Task to complete –
In the article about the novel "L'homme normal," in which city does Malak continue her studies?

··· Passage to read ···

Youssef Abouali publishes “L’homme normal” (The Normal Man)

“What if everything in this novel was pure simulation,” said an eminent critic after reading “L’homme normal” (Eventus editions), the first novel by university professor Youssef Abouali. The author, reading his thoughts, replied: “Everything in this book has the value of pure truth”, and as Boris Vian said in the preface to “L’écume des jours”: “Everything is true because I imagined everything”. Thus ends the exchange around a novel that is disturbing to say the least. Moroccan “Romeo and Juliet”, it is. The same intensity. The same poetry. The same poignant ending. Of course, the narrators of the first two parts take us for a ride in stories of psychotherapy and virulent criticism of psychoanalytical circles. Then we are treated to what constitutes the heart of the novel, a love story written essentially in the feminine. The hero sets the tone and disappears immediately to make way for Malak’s soul, which tells an omniscient account of his version of events and what his lover has tried to conceal through modesty, self-censorship or ignorance.


It all begins in a classroom, Malak fell under the spell of the hero who was also his teacher. An intellectual fascination that soon turns to crystallization. The winds of life cause them to lose sight of each other, she continued her studies in Paris, languishing in the city she presents as the Moroccan “Las Vegas”. Then one day, buried love resurfaces, in the midst of Parisian spleen, during a banal discussion with her Argentinian friend Arev. So she decides to seduce him, drinks and smokes hash to give herself courage and approaches him on Facebook. Their exchanges are electric from the start, he explosive by nature, she boosted by the fury of youth and passion. The days go by, the conversations lengthen, and one thing leading to another, he becomes her reading advisor. Thanks to him, she discovers the masterpieces of Western literature and philosophy and with each new reading, she loves him more. They chat for hours and hours. He tells her hilarious anecdotes about the authors, shows her the connections to make, the criticisms to know. She asks him lots of questions and drinks from his inexhaustible fountain. Two pure spirits flirting in the skies of Art and Beauty. Malak couldn’t take it anymore, so she returns home, at the price of a great dispute with the one she calls throughout her story “my progenitor”.

··· Given material ···

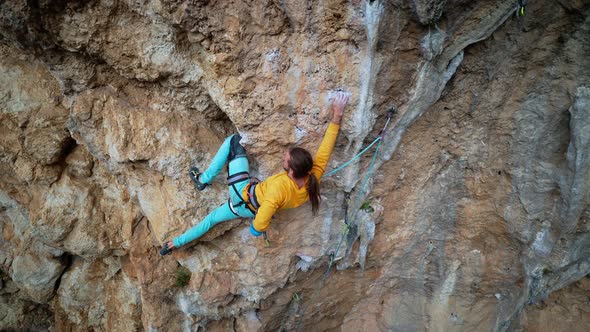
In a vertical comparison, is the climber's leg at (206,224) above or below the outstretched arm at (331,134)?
below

···

Task result –
Paris